FAT TRANSFER [FT]
The development of FT has been slow in the past because of the tendency to develop complications like oil cyst calcification and a poor survival rate of the grafted fat cells of 10 ~ 20% only.
Not any more! There is now a new technique that allows for complete closed-loop surgery with almost no contamination or exposure to air and that also gives highly concentrated pure fat cells – free of impurities and free-oils. This is possible due to specially designed 50ml syringes equipped with a squeezing piston. The resultant fat is both of high quality as well as containing 1 ~ 2 million fat stem cells per milliliter.
The use of highly concentrated pure fat cells, containing stem cells, is important for good survival rates when grafted onto the treated body areas. The presence of free oils and impurities prevent this. Further, the closed-loop helps ensure sterility, important in preventing complications of the past. Between 70 ~ 90 % of the grafted fat survive eventually, varying with areas treated and surgeon’s skill. This makes the procedure highly feasible as it has so many advantages over artificial fillers like silicon.
Up to 100ml of pure fat cells are grafted under general anesthesia. Each 50ml full syringe of tumescent liposuctioned fat can yield 25 ~ 40ml of pure fat cells by centrifuging at 3200 ~ 3500 rpm for 5 –10 minutes. 1 cc Coleman syringes are filled with the pure fat cells for injection.
Synthetic fillers like hyaluronic acid cost about US$300 ~ 400 per ml. Besides being costly if more than the usual 10ml only being used, larger quantities injected give more side effects such as foreign body reaction, infection, permanent redness, local hard mass, tough skin, etc.

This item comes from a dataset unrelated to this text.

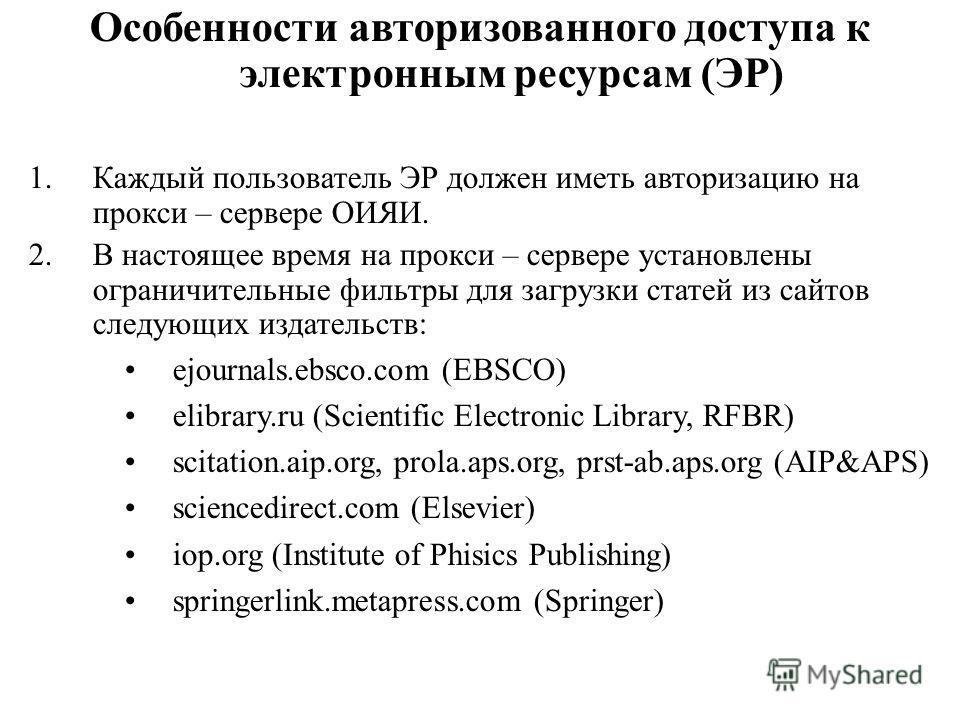 Особенности авторизованного доступа к электронным ресурсам (ЭР) 1.Каждый пользователь ЭР должен иметь авторизацию на прокси – сервере ОИЯИ. 2.В настоящее время на прокси – сервере установлены ограничительные фильтры для загрузки статей из сайтов след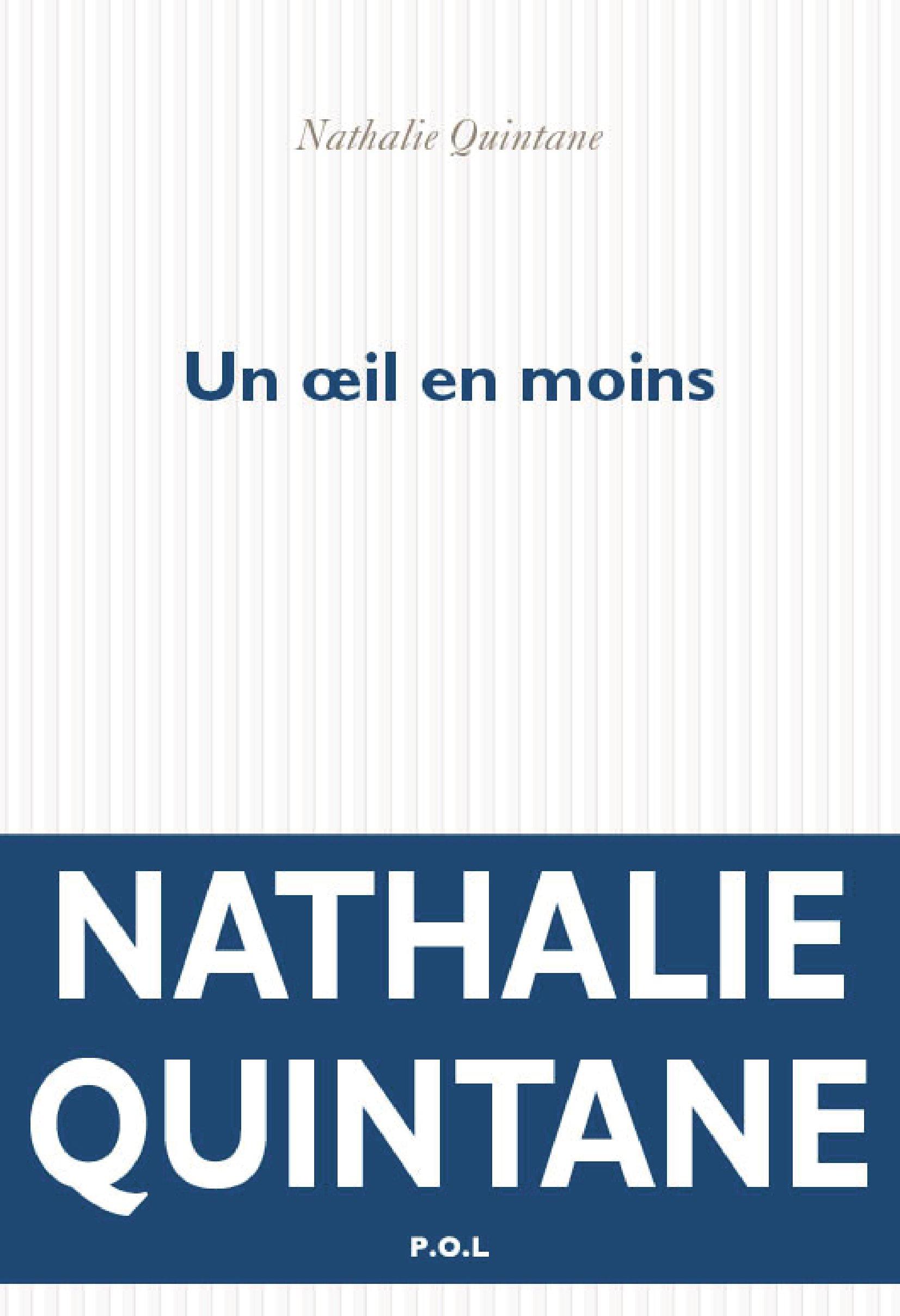 Un œil en moins | Quintane, Nathalie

In contrast, up to 100ml of highly concentrated fat cells can be successfully injected for full facial filling [less for partial] with no side effects, as we are using your own fat. The surviving grafted fat ages along at the same rate as does your other fat cells in the treated area.
A full facial filling with pure fat cells takes about 3 hours. As it is done under sleep anesthesia, there is no pain during the procedure. After that, some discomfort may be felt but this usually goes away after a few hours. Rest for 3 ~ 5 days at home is recommended.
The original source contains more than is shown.